Steve Madden shares fell roughly 9% on Thursday following a downgrade from Jefferies, which moved the stock to an Underperform rating and lowered its price target to $30. The firm cited ongoing and persistent pressure in the company’s wholesale business as a central concern for both near-term revenue and margin performance.
Jefferies noted that about 70% of Steve Madden’s sales are generated through wholesale accounts. Several large retail partners - including Walmart, Target, and TJX - are reportedly resisting recent price increases, weighing on Steve Madden’s ability to pass through higher costs or maintain elevated price points.
In its research note, Jefferies said: "We are downgrading SHOO to Underperform, as we see mounting and persistent wholesale pressures that are not adequately reflected in consensus." The brokerage added that some retailers are bypassing traditional wholesalers by sourcing directly from factories or expanding private-label programs, developments that compress the company’s pricing power in its largest channel.
Jefferies adjusted several financial assumptions as a result. The firm lowered its 2026 wholesale revenue estimate by about $250 million from a base of $1.8 billion and trimmed its 2026 EPS forecast to $2 from roughly $2.40 consensus, pointing to slower order volumes and expected pricing concessions. With limited direct-to-consumer exposure, Jefferies said Steve Madden has few offsets to wholesale weakness.
To arrive at the $30 target, Jefferies applied a 14x multiple to its 2027 EPS estimate of $2.15. The brokerage also outlined a downside scenario in which deeper order reductions and further price concessions could push the stock toward $20.
Jefferies further commented: "We believe SHOO may ultimately need to roll back part of its pricing strategy to reaccelerate wholesale vols, which would pressure margins. With SHOO’s heavy reliance on wholesale and limited DTC exposure, the company has few levers to offset these pressures, suggesting several quarters of muted earnings momentum."
The downgrade highlights the sensitivity of companies with large wholesale footprints to shifts in retailer behavior, particularly when sizeable customers push back on pricing or alter sourcing strategies. For Steve Madden, where wholesale represents the dominant sales channel, these dynamics have prompted the brokerage to reduce near-term forecasts and lower its valuation multiple application in arriving at a revised target.
Key context and implications
- Wholesale concentration: Approximately 70% of Steve Madden’s sales come from wholesale relationships that are currently facing pricing pushback from major retailers.
- Analyst revisions: Jefferies cut its 2026 wholesale revenue projection by about $250 million from a $1.8 billion base and reduced 2026 EPS expectations to $2 versus a roughly $2.40 consensus.

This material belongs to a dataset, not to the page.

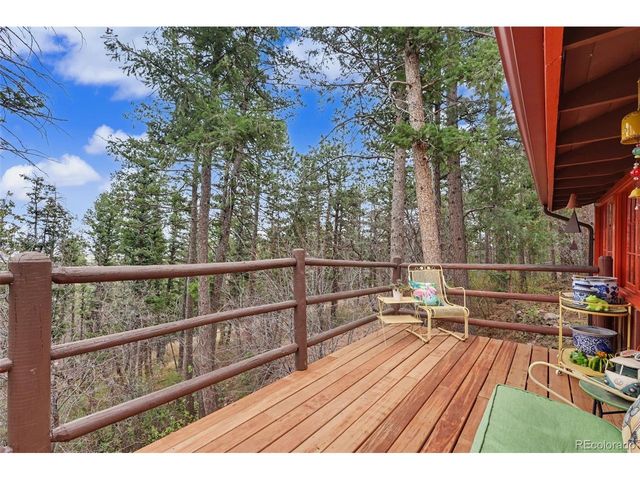 3875 Overlook Rd, Colorado Springs, CO 80906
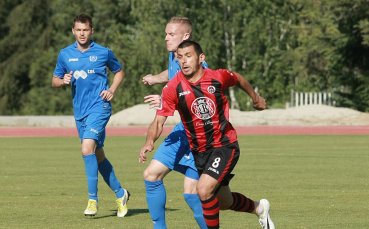 Левски ще бори лоша серия срещу Локомотив Сф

- Valuation and downside: A 14x multiple on a 2027 EPS estimate of $2.15 yields the $30 target; a deeper downside scenario could see the stock approach $20.
Outlook
Jefferies expects earnings momentum to remain muted until wholesale ordering patterns and price points stabilize. The brokerage emphasized that, absent significant direct-to-consumer scale or other mitigating levers, Steve Madden could face several quarters of depressed earnings as it navigates order volatility and potential margin erosion from price concessions.